In her final seat and looking forward to qualifying, Joan McHutchison, Glasgow City Council, reflects on an in-house traineeship.

As I begin my final seat and move toward the end of my traineeship, I am both looking forward to qualification and looking back on the years it has taken me to reach this point.

My path to qualification was certainly not straightforward, there were points at which I thought I would never qualify and many times when I considered alternative career options. I think it is always valuable to look back on lessons learned and carry forward experiences and memories that can be relied upon to face future challenges

1. It's a journey

Enjoying the journey instead of focusing obsessively on reaching my final destination is something that I have tried to do throughout my traineeship. Although I am sometimes preoccupied with thoughts of the future, I find that I am happiest and gain the most during a seat when I am fully present in the moment. I have experienced peaks and troughs throughout my traineeship; looking back I can see that this is part of my unique journey to qualifying. Although I do not feel like I am reaching journeys end, I am looking forward to beginning a new chapter and feel that my experiences in-house have laid the perfect foundation for whatever might be ahead. This is of course the purpose of a traineeship; it is an opportunity to build new skills and capacity, to create something new to allow for the achievement of something previously unaccomplished.

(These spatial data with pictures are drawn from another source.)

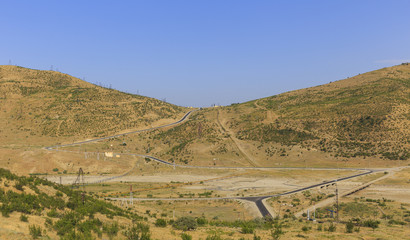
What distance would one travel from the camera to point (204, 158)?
Answer: 325 ft

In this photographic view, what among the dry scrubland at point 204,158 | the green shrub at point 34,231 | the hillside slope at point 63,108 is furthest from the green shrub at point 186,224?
the hillside slope at point 63,108

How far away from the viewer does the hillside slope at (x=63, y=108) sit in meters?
124

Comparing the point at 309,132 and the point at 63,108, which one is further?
the point at 63,108

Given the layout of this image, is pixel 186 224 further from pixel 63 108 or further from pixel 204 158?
pixel 63 108

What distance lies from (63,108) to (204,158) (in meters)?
77.4

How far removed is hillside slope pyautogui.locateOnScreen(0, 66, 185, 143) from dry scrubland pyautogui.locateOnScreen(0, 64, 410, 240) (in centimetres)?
49

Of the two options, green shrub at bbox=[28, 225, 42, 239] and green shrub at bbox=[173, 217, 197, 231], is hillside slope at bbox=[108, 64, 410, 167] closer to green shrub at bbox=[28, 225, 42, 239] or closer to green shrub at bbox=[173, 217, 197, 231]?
green shrub at bbox=[173, 217, 197, 231]

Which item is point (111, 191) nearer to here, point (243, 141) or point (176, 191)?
point (176, 191)

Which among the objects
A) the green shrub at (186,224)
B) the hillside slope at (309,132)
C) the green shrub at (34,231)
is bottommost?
the green shrub at (186,224)

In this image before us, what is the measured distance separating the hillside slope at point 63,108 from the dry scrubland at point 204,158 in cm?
49

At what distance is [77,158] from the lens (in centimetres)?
9344

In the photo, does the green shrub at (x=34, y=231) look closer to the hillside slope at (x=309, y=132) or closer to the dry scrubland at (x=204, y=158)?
the dry scrubland at (x=204, y=158)

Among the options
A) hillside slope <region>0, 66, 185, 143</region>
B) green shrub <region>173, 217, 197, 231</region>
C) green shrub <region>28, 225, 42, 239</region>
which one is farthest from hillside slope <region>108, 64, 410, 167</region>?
green shrub <region>28, 225, 42, 239</region>

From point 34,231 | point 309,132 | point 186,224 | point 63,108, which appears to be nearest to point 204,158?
point 309,132
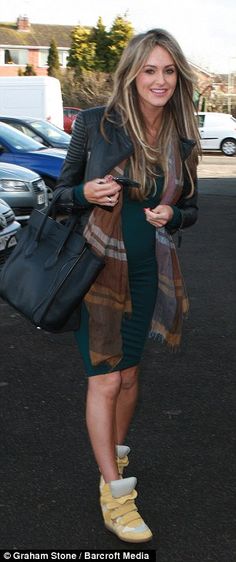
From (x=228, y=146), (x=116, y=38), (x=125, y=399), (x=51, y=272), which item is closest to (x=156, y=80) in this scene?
(x=51, y=272)

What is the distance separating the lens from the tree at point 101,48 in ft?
155

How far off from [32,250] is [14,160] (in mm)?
10993

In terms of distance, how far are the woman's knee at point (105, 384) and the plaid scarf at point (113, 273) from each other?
56 mm

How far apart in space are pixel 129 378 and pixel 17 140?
36.9ft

I have learned not to expect myself to know everything from day one in a new seat, although I am always impatient to feel familiar and competent in my work, I am more comfortable and accepting of the time that it takes to learn new skills.  

2. The people you meet

This is by far and away my happiest reflection of my traineeship. The people that I have worked with throughout my various seats have shaped my understanding of law, have changed my perception of certain practice areas and left an indelible mark on my life. I associate certain seats with the people I worked with and the projects we worked on together. My colleagues have taught me lessons and shared their experiences beyond a legal context. I have been inspired by some exceptionally strong mentors who seem to balance more than any one person should be capable of managing and I have been encouraged to want so much more for myself.

3. The more you give, the more you get back in return

I think this applies in every aspect of life. Looking back over my traineeship I can see that I learned the most when I really committed to projects, when I dedicated time and energy over and above what was required. Although it can be challenging to become fully immersed in one aspect of work when there are other equally important deadlines and priorities requiring attention, I think it is possible to identify what your interests are and pursue work of that nature. 

4. Embrace the unfamiliar

At the start of my traineeship I didn’t believe myself to have a corporate bone in my body. I avoided corporate commercial law subjects throughout university and I was, for this reason, apprehensive to start my third seat in Corporate. I loved my time in Corporate from my very first day in the department. I think this experience has taught me to be more open to areas of law that I had previously dismissed on the basis of tenuous misconceptions. I think practice is often very different to the experience of studying an area of law at university and owing to my unexpectedly wonderful experience during my Corporate Seat, I am open to practicing in a more diverse range of legal areas than I imagined at the end of the Diploma. I would encourage anyone considering seat choices to have an open mind and consider choosing a practice area that is outside their comfort zone.

5. Everything happens for a reason

It took me a long time to secure a traineeship, but looking back I can see that the disappointments and rejections I experienced were a source of motivation that in the end led me to somewhere wonderful. The disappointments I experienced were necessary lessons for me at crucial moments in my life, they forced me to reflect on my choices and make important changes. I feel that every experience I had along the way, both good and bad, led me to where I am today. I think students who are pursuing a traineeship should view any rejections or disappointments as a step forward in a wider journey and as a point of reflection from which change can grow. 

Although each journey to qualification is unique, I feel that there are certain universal lessons learned throughout a traineeship. I hope these reflections provide a snapshot of what to expect during a traineeship and encourage anyone disheartened by rejection not to give up.

Joan McHutchison is a second year trainee solicitor at Glasgow City Council. Joan obtained a LLB and LLM in International Law from the University of Glasgow. She worked as part of the British Civil Service for a year before returning home to complete her Diploma at the University of Glasgow. Joan is about to complete her final seat in litigation before qualifying in September 2018.